(Short web captions)

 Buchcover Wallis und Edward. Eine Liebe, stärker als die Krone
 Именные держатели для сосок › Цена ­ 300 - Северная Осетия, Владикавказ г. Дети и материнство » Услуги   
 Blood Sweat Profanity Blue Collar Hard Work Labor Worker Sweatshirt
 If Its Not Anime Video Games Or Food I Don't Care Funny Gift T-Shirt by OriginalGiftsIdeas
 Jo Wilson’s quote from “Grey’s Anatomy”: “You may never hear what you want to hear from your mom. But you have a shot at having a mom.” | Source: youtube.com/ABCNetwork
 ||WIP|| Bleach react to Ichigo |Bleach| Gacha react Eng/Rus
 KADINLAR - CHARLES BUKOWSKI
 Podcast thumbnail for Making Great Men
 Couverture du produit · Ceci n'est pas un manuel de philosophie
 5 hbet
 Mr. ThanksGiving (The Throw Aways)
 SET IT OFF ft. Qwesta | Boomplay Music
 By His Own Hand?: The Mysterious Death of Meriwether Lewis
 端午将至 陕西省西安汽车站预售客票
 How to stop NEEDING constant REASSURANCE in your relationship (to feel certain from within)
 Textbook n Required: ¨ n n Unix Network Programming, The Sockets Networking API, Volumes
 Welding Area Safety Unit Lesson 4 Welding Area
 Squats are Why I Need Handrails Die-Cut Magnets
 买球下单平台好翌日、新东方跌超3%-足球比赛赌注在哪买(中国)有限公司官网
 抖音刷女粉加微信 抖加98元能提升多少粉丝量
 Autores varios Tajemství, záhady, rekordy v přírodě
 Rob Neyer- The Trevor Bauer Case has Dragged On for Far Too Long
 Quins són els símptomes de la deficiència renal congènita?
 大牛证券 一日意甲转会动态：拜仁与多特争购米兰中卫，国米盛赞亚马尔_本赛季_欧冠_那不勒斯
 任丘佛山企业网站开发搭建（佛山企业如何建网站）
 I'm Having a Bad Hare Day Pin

PROBLEM DESCRIPTION: This exercise calls for the line containing "Textbook n Required: ¨" and each line after it in the records, copied exactly.

ANSWER:
 Textbook n Required: ¨ n n Unix Network Programming, The Sockets Networking API, Volumes
 Welding Area Safety Unit Lesson 4 Welding Area
 Squats are Why I Need Handrails Die-Cut Magnets
 买球下单平台好翌日、新东方跌超3%-足球比赛赌注在哪买(中国)有限公司官网
 抖音刷女粉加微信 抖加98元能提升多少粉丝量
 Autores varios Tajemství, záhady, rekordy v přírodě
 Rob Neyer- The Trevor Bauer Case has Dragged On for Far Too Long
 Quins són els símptomes de la deficiència renal congènita?
 大牛证券 一日意甲转会动态：拜仁与多特争购米兰中卫，国米盛赞亚马尔_本赛季_欧冠_那不勒斯
 任丘佛山企业网站开发搭建（佛山企业如何建网站）
 I'm Having a Bad Hare Day Pin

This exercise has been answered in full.